Uber, la fausse monnaie du travail indépendant ?

Deux informations a priori contradictoires sont récemment venues témoigner de la nature des relations entre l’Etat et les travailleurs indépendants. A l’assouplissement du régime de la micro-entreprise a répondu la tentative de reprise en main par l’Urssaf des conducteurs Uber. Loin d’être incohérentes, ces deux décisions rappellent que le travail indépendant suppose l’argent liquide. 

Rigidité avec les uns, souplesse avec les autres

C’est la semaine dernière qu’a été rendue publique et largement commentée – comme ici dans nos colonnes – la décision de l’Urssaf Île-de-France d’engager deux procédures à l’encontre d’Uber afin que ses conducteurs, jusqu’à présent considérés comme des travailleurs indépendants, deviennent salariés de l’entreprise. L’Urssaf estime qu’un “lien de subordination” existe entre Uber et les conducteurs et que l’entreprise doit par conséquent se mettre en règle du point de vue des déclarations et prélèvement fiscaux et sociaux. Uber ayant refusé de payer les quelques millions d’euros qui lui sont demandés, l’affaire est désormais entre les mains de la justice. Au-delà des sommes en jeu, c’est évidemment sur le fond que sa décision est très attendue. 

La rigidité des (para-)pouvoirs publics dans le dossier Uber contraste nettement avec la souplesse dont ils semblent vouloir faire preuve dans celui du micro-entrepreneuriat – qui a succédé à l’auto-entrepreneuriat. Le projet de loi Sapin 2, qui devrait arriver très prochainement à l’Assemblée Nationale, prévoit d’une part la suppression de nombreuses qualifications professionnelles qui étaient jusqu’à maintenant obligatoires à l’installation, principalement dans le secteur de l’artisanat. D’autre part, le projet de loi doit permettre, pour une période de deux ans, le doublement du plafond de chiffre d’affaires de la micro-entreprise. Signe des temps : les artisans protestent vivement contre cette libéralisation économique et cette déréglementation sociale. 

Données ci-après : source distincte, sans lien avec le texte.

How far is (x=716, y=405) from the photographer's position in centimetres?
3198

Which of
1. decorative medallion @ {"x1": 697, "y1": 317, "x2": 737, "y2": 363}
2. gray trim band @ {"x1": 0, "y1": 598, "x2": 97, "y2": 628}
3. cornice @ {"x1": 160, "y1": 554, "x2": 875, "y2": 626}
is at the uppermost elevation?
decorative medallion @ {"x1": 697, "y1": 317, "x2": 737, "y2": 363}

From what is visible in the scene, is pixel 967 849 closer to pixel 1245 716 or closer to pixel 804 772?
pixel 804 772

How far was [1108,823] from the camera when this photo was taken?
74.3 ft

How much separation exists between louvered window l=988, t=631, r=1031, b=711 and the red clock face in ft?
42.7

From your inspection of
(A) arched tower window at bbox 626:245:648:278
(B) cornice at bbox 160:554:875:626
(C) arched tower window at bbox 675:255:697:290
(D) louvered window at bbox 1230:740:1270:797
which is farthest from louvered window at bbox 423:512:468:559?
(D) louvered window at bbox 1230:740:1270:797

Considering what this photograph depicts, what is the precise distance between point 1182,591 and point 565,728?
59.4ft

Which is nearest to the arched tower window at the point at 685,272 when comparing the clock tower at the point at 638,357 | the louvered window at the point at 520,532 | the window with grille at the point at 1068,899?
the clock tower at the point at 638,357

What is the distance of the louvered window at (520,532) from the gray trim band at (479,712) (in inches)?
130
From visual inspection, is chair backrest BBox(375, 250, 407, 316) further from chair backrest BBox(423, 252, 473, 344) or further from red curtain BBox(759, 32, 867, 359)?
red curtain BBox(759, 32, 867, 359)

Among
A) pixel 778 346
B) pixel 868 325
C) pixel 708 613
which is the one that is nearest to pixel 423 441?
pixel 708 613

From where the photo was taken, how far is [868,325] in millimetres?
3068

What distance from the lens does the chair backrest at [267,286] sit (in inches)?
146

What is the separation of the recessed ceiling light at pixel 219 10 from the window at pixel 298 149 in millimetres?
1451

Formaliser l’informel et soumettre le formel

Apparemment contradictoires, ces deux décisions expriment en réalité une logique imparable. Les pouvoirs publics savent qu’ils marchent sur des oeufs avec la plupart des travailleurs relevant du régime de la micro-entreprise. En effet, dans bien des cas, le risque d’un retour à l’économie informelle est réel. La récente étude de l’INSEE sur “le devenir des auto-entrepreneurs 3 ans après leur immatriculation en 2010” tend d’ailleurs à confirmer ce risque : au fort taux de disparition des auto-entreprises ne correspond pas une migration vers le régime général. Afin d’éviter les pertes sèches de rentrées sociales et fiscales que représente l’informalisation du travail, les pouvoirs publics n’ont d’autre choix que d’assouplir le régime d’entrée dans l’économie formelle. 

A l’inverse, ils peuvent se permettre plus de rudesse vis-à-vis d’Uber et de ses conducteurs – quand bien même, d’ailleurs, seraient-ils micro-entrepreneurs… Systématiquement décrié comme un vecteur de l’atomisation des collectifs de travail – et de disparition de leurs droits sociaux – Uber fonctionne pourtant avant tout comme un outil de centralisation d’une activité particulière de transport de personnes. Autrement dit, pour l’Etat, Uber est une proie bénite : intégrer l’ensemble des conducteurs au régime social et fiscal du salariat peut se faire par la seule soumission à ce régime de l’application centralisatrice. Dans ces conditions, les dirigeants des administrations sociales et fiscales n’ont pas grand chose à perdre à tenter de passer en force, comme ils l’ont fait. 

La bataille de l’argent liquide

Dans le cadre de ces différentes configurations du rapport de force entre les pouvoirs publics et les travailleurs indépendants, la forme de la monnaie utilisée pour rémunérer ces derniers constitue un enjeu considérable. Là encore, l’Etat plébiscite Uber, dont le fonctionnement repose uniquement sur des flux financiers dématérialisés, c’est-à-dire contrôlables. Au contraire, les micro-entrepreneurs du bâtiment, du commerce, de l’enseignement ou des services à la personne, peuvent opter pour des formes de rémunération bien plus liquides et, de ce fait, incontrôlables. Les dénonciations multiples de l’ubérisation des relations de travail ne sauraient faire oublier qu’elle est loin d’être une garantie du maintien ou du développement du travail indépendant. 

En définitive, la seule condition du travail indépendant demeure l’argent liquide. C’est d’ailleurs sans doute pour cette raison que, quelle que soit leur couleur politique, les gouvernements pourraient bien n’avoir guère de difficultés à s’accommoder de sa disparition, là où ils se satisfont tout à fait de réglementer l’activité de sociétés comme Uber.